WHAT YOU SHOULD DO:
Quote every line of the material beneath this one.

------

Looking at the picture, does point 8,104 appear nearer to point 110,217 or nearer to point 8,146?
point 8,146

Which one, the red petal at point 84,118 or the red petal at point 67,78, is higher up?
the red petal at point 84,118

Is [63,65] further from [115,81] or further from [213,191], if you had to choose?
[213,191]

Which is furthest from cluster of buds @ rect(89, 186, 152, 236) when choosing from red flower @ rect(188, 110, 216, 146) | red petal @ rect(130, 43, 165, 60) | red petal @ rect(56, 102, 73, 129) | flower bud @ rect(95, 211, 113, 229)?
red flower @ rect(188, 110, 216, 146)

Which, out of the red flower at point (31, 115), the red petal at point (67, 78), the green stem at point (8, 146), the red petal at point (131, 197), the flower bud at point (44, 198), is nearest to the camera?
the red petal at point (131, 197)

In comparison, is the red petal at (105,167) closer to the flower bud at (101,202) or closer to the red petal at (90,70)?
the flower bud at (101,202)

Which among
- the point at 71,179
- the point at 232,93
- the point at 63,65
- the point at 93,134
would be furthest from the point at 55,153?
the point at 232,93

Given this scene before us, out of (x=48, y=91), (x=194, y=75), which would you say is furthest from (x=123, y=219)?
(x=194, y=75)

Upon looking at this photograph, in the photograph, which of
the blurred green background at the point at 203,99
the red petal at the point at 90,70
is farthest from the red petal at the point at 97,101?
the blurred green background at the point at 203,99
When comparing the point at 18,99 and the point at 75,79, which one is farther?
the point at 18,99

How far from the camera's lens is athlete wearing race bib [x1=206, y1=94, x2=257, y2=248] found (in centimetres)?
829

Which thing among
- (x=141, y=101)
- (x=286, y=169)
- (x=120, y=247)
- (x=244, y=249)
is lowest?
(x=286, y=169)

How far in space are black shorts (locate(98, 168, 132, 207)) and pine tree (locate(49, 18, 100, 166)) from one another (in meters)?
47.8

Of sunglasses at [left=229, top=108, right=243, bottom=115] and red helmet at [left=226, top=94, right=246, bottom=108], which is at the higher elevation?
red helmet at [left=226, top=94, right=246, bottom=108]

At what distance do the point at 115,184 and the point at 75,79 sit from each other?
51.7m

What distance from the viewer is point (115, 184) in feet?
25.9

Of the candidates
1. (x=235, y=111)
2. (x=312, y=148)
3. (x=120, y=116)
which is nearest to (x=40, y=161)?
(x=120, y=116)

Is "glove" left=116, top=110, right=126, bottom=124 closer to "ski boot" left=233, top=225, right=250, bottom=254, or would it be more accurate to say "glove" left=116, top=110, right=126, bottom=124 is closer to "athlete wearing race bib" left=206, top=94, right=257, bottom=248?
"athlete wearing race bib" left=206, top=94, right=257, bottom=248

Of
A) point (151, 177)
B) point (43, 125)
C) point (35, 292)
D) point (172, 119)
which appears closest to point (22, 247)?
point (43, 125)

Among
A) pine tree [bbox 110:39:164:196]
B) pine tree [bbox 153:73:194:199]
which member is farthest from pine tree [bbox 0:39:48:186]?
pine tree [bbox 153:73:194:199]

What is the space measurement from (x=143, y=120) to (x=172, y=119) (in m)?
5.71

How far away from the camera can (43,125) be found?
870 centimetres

------

TASK RESULT:
Looking at the picture, does point 8,104 appear nearer to point 110,217 or nearer to point 8,146?
point 8,146

Which one, the red petal at point 84,118 or the red petal at point 67,78, is higher up?
the red petal at point 84,118

Is [63,65] further from [115,81] or further from [213,191], if you had to choose?
[213,191]

Which is furthest from cluster of buds @ rect(89, 186, 152, 236) when choosing from red flower @ rect(188, 110, 216, 146) | red petal @ rect(130, 43, 165, 60) | red petal @ rect(56, 102, 73, 129) | flower bud @ rect(95, 211, 113, 229)?
red flower @ rect(188, 110, 216, 146)

Which, out of the red flower at point (31, 115), the red petal at point (67, 78), the green stem at point (8, 146), the red petal at point (131, 197), the flower bud at point (44, 198), is nearest to the camera?
the red petal at point (131, 197)

In comparison, is the red petal at (105,167) closer to the flower bud at (101,202) or closer to the red petal at (90,70)?
the flower bud at (101,202)

Which among
- the point at 71,179
- the point at 232,93
- the point at 63,65
- the point at 93,134
would be furthest from the point at 55,153?
the point at 232,93

Given this scene before us, out of (x=48, y=91), (x=194, y=75), which would you say is furthest from (x=123, y=219)?
(x=194, y=75)

Upon looking at this photograph, in the photograph, which of
the blurred green background at the point at 203,99
the red petal at the point at 90,70
is farthest from the red petal at the point at 97,101?
the blurred green background at the point at 203,99
When comparing the point at 18,99 and the point at 75,79, which one is farther?
the point at 18,99

How far from the camera's lens is athlete wearing race bib [x1=206, y1=94, x2=257, y2=248] found (in centimetres)?
829

Which thing among
- (x=141, y=101)
- (x=286, y=169)
- (x=120, y=247)
- (x=244, y=249)
is lowest?
(x=286, y=169)

How far in space are black shorts (locate(98, 168, 132, 207)) and pine tree (locate(49, 18, 100, 166)) from one another (in meters)?
47.8

Of sunglasses at [left=229, top=108, right=243, bottom=115] and red helmet at [left=226, top=94, right=246, bottom=108], which is at the higher elevation?
red helmet at [left=226, top=94, right=246, bottom=108]

At what distance do the point at 115,184 and the point at 75,79 sit from each other?
51.7m

What distance from the viewer is point (115, 184) in feet?
25.9

Of the candidates
1. (x=235, y=111)
2. (x=312, y=148)
3. (x=120, y=116)
which is nearest to (x=40, y=161)?
(x=120, y=116)

Is "glove" left=116, top=110, right=126, bottom=124 closer to "ski boot" left=233, top=225, right=250, bottom=254, or would it be more accurate to say "glove" left=116, top=110, right=126, bottom=124 is closer to "athlete wearing race bib" left=206, top=94, right=257, bottom=248?
"athlete wearing race bib" left=206, top=94, right=257, bottom=248

Of
A) point (151, 177)
B) point (43, 125)
C) point (35, 292)
D) point (172, 119)
which appears closest to point (22, 247)?
point (43, 125)

Among
A) pine tree [bbox 110:39:164:196]
B) pine tree [bbox 153:73:194:199]
which member is farthest from pine tree [bbox 0:39:48:186]?
pine tree [bbox 153:73:194:199]

What is the space measurement from (x=143, y=120) to (x=172, y=119) (in m)?
5.71

How far away from the camera can (43,125) be found?
870 centimetres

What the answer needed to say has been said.